■ Extract to read

----

National

Battleground Varanasi: Will Baba Vishwanath Bless The BJP?  

Observers feel anti-incumbency undercurrents may undermine BJP’s chances in the eight assembly seats that make up PM Modi’s VIP Lok Sabha constituency  

Advertisement

Varanasi goes to vote in the last phase of UP Assembly Elections on Monday
info_icon

Across several groups of people who had attended Narendra Modi’s roadshow in Varanasi on Friday, March 4, or heard him on TVs and radios, the discussion centred around the adjective widely attributed to the prime minister by local BJP candidates: ‘saviour’. Interestingly, a common thread was emerging from all these discussions in this VIP constituency. Most people said they felt had it been 2017, “the boats of the BJP candidates would have crossed the Ganga without any trouble. But in 2022, the journey for the eight MLA candidates from PM Modi’s parliamentary constituency could well be a stormy one”.  

Advertisement

In December 2021, the PM had inaugurated the Rs 700 crore Kashi Vishwanath Corridor in the heart of Varanasi. But in Varanasi South, where the shrine of Baba Vishwanath is located, Samajwadi Party candidate Kishan Dikshit is giving a tough fight to the incumbent BJP MLA, Neelkanth Tiwari, who is a junior minister in the Yogi Adityanath government. The constituency has been a strong citadel for BJP, from where Shyamdev Rai Choudhary represented the party between 1989 and 2017.

----

Spatial relationship records
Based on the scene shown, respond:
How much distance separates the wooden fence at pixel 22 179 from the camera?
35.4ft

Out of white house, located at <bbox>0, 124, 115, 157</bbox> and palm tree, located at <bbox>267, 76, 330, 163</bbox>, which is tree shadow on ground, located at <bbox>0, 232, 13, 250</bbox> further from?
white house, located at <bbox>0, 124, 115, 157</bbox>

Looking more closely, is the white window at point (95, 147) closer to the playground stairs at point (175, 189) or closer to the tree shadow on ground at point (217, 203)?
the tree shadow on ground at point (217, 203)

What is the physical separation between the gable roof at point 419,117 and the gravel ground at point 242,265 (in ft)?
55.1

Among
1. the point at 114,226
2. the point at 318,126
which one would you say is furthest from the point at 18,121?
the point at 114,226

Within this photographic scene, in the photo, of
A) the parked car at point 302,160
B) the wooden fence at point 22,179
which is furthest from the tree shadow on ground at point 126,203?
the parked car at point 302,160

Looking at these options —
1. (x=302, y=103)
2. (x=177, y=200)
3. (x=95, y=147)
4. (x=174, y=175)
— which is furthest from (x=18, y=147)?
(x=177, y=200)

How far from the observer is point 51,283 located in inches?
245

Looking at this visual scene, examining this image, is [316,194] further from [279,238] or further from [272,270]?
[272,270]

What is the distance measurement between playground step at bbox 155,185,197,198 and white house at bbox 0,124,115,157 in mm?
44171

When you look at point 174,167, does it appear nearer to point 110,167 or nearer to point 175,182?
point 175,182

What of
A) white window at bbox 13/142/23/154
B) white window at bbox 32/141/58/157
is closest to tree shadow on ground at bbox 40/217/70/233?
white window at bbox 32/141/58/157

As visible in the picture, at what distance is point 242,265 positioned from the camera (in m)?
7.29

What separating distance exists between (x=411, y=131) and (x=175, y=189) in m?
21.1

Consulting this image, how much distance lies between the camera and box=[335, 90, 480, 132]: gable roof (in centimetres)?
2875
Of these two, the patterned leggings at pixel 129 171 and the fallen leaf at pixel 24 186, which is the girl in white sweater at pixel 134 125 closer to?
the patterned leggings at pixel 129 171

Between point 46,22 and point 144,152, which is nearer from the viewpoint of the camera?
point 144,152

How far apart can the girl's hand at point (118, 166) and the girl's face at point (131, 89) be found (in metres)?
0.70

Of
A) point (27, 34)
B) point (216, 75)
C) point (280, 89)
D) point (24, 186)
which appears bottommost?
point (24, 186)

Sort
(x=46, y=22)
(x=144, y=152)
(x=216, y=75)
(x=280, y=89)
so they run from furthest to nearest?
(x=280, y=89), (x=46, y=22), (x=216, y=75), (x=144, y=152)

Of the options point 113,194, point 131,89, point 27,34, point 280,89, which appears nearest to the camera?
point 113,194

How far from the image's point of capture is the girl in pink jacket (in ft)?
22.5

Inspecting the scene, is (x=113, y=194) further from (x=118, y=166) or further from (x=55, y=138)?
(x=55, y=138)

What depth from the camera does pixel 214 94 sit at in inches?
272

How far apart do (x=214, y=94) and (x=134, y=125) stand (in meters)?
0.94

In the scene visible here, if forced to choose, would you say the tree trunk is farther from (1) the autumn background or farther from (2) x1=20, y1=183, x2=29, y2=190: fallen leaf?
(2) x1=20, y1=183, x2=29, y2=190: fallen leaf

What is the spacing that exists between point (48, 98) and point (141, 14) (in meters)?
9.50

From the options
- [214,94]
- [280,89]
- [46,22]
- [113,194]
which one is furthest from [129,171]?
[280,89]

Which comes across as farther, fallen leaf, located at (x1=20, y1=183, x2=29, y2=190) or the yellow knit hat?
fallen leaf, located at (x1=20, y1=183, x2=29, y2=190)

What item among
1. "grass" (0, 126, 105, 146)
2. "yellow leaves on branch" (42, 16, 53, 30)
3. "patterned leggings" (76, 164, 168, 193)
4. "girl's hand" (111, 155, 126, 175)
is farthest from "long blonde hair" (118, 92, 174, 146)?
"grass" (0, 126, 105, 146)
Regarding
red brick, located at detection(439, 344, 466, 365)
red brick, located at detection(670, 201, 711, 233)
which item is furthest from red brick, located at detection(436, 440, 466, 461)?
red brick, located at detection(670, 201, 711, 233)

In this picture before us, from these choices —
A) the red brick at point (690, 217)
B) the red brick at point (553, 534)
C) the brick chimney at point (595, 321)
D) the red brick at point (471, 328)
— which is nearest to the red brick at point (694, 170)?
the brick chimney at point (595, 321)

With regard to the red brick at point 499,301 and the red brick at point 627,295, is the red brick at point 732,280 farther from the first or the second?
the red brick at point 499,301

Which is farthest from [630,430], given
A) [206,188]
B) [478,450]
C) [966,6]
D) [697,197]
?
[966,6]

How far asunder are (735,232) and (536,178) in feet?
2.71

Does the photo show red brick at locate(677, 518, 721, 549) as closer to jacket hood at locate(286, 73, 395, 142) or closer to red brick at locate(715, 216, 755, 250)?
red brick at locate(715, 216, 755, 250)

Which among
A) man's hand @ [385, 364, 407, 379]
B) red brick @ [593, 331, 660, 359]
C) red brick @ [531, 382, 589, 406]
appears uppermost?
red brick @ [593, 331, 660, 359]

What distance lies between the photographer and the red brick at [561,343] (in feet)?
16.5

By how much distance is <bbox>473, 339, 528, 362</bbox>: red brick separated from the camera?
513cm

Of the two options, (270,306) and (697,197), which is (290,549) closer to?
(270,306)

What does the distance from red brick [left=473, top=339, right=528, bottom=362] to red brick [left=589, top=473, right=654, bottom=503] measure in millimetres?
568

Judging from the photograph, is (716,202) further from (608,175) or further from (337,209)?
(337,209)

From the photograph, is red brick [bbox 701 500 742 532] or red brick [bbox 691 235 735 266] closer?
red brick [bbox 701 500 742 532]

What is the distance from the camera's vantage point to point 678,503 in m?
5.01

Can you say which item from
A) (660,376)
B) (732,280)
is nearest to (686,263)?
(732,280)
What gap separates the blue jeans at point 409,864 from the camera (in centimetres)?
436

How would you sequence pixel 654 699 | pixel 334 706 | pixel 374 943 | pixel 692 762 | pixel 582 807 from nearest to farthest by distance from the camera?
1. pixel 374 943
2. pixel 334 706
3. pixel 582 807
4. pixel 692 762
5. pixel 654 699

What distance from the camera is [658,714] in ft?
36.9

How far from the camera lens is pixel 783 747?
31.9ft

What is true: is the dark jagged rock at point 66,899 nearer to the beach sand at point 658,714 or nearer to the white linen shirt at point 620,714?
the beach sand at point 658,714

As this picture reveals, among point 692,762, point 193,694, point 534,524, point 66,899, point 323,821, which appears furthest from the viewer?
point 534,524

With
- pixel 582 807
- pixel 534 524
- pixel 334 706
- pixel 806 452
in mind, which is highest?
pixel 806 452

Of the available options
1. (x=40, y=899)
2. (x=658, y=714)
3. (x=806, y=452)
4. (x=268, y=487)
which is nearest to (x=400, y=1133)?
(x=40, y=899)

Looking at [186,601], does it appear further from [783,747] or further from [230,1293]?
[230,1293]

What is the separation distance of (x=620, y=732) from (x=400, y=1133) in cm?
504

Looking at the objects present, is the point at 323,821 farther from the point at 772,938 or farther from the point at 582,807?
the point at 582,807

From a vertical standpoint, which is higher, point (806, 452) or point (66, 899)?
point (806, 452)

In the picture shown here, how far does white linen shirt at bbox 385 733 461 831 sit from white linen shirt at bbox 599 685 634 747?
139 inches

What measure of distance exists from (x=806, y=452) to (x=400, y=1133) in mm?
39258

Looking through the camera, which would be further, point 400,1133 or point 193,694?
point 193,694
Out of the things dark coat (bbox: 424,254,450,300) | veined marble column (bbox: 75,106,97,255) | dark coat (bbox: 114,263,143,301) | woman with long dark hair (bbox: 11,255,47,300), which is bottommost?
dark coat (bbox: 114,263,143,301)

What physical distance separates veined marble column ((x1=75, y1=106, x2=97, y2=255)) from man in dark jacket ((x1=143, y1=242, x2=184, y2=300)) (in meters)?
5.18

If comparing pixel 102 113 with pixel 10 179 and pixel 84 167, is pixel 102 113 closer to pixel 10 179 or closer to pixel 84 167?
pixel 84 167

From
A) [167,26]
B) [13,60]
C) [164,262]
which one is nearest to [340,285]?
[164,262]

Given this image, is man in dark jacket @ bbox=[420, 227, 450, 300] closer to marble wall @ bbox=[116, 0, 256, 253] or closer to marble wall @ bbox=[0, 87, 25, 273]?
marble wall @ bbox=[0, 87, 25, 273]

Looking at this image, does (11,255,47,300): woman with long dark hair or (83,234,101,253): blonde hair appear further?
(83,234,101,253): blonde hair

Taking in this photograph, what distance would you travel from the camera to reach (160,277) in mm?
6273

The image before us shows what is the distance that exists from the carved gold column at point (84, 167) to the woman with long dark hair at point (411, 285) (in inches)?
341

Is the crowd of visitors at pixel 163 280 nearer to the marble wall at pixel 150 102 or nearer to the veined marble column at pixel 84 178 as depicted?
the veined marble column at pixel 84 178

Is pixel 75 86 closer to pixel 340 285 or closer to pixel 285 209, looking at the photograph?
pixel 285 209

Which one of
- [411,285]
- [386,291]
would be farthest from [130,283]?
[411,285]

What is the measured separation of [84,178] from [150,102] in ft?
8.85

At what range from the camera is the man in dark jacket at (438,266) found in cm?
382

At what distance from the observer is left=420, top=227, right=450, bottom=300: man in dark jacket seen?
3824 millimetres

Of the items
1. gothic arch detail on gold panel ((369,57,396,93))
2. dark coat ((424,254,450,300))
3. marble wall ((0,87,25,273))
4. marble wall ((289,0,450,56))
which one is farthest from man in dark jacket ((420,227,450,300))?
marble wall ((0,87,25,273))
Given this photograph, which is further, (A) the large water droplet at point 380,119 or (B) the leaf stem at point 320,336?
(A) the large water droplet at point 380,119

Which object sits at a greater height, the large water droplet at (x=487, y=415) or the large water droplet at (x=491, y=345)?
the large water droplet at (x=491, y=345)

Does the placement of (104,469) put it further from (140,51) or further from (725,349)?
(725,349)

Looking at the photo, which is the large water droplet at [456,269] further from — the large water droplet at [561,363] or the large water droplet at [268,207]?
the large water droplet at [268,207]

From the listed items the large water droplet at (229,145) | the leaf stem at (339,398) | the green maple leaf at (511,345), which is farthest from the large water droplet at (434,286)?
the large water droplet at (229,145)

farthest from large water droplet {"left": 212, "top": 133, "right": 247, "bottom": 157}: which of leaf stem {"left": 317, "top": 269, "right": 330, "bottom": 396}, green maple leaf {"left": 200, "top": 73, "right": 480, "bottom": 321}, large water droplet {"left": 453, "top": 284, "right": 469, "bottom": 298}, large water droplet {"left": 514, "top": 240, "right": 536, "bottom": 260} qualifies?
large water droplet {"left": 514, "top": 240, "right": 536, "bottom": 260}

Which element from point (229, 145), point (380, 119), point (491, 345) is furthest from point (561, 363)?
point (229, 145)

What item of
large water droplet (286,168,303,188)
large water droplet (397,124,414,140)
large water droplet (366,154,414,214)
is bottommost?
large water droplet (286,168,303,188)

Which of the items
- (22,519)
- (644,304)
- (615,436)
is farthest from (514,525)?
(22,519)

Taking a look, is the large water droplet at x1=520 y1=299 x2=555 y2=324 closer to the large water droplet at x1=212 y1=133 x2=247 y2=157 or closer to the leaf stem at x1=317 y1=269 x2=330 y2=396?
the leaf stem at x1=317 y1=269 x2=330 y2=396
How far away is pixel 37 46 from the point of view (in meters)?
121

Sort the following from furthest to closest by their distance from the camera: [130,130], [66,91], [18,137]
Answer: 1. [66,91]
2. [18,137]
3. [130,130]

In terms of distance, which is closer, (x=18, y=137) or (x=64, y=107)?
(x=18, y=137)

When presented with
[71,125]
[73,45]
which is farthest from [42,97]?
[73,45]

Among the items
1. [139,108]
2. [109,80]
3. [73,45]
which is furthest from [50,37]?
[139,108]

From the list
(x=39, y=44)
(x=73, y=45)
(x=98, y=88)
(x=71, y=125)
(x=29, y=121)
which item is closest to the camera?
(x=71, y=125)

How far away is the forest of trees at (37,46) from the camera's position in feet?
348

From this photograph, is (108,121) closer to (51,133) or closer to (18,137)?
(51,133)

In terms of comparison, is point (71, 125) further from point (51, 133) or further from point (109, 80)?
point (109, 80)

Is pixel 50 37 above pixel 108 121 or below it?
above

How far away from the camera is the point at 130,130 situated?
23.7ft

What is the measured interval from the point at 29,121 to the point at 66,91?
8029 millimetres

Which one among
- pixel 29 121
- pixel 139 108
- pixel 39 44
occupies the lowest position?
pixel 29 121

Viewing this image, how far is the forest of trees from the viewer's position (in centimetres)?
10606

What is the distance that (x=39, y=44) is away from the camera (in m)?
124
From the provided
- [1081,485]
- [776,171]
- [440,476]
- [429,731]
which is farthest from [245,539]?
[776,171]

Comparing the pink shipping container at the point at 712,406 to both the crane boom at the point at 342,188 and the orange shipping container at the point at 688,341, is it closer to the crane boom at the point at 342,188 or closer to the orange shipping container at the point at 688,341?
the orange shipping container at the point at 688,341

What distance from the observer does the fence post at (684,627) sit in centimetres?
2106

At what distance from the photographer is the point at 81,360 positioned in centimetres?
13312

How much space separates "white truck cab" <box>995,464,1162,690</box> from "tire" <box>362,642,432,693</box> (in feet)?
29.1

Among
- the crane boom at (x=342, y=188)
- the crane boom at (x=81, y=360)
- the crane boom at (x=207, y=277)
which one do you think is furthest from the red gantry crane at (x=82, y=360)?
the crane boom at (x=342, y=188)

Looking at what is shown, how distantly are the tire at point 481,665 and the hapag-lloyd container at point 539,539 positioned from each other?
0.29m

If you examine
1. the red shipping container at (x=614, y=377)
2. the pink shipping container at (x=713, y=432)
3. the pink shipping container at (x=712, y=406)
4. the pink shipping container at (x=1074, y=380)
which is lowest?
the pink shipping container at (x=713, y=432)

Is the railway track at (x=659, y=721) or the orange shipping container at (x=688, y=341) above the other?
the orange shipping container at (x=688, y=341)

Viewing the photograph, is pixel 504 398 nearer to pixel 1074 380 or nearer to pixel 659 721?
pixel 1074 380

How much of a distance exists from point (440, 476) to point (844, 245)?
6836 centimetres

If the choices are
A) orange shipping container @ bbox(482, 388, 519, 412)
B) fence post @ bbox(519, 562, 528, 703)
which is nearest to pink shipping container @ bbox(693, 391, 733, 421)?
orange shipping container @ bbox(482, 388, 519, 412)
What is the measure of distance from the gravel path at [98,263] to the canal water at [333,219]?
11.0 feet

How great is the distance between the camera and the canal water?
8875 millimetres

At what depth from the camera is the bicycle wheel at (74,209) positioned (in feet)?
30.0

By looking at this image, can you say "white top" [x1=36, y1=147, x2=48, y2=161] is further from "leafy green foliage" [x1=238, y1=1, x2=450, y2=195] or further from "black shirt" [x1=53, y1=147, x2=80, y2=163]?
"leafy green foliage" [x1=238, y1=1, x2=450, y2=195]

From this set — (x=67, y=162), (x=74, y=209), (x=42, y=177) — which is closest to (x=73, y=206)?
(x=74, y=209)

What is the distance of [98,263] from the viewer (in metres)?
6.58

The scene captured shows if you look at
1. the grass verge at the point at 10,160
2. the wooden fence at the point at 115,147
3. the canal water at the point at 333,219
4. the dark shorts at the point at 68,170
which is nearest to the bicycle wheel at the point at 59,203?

----

■ Short task A
Which politicians does the Varanasi article name?
■ Short task B
Quote the Varanasi article, everything from "In December 2021, the" down to "1989 and 2017.".
These records come from a separate source.

■ Answer A
Narendra Modi, Kishan Dikshit, Neelkanth Tiwari, Yogi Adityanath, Shyamdev Rai Choudhary

■ Answer B
In December 2021, the PM had inaugurated the Rs 700 crore Kashi Vishwanath Corridor in the heart of Varanasi. But in Varanasi South, where the shrine of Baba Vishwanath is located, Samajwadi Party candidate Kishan Dikshit is giving a tough fight to the incumbent BJP MLA, Neelkanth Tiwari, who is a junior minister in the Yogi Adityanath government. The constituency has been a strong citadel for BJP, from where Shyamdev Rai Choudhary represented the party between 1989 and 2017.